Records drawn from a dataset
++++++++
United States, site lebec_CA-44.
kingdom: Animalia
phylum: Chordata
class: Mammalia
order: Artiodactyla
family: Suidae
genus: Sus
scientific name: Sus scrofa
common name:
++++++++
The problem
Each record must appear again, word for word.

Solution
United States, site lebec_CA-44.
kingdom: Animalia
phylum: Chordata
class: Mammalia
order: Artiodactyla
family: Suidae
genus: Sus
scientific name: Sus scrofa
common name:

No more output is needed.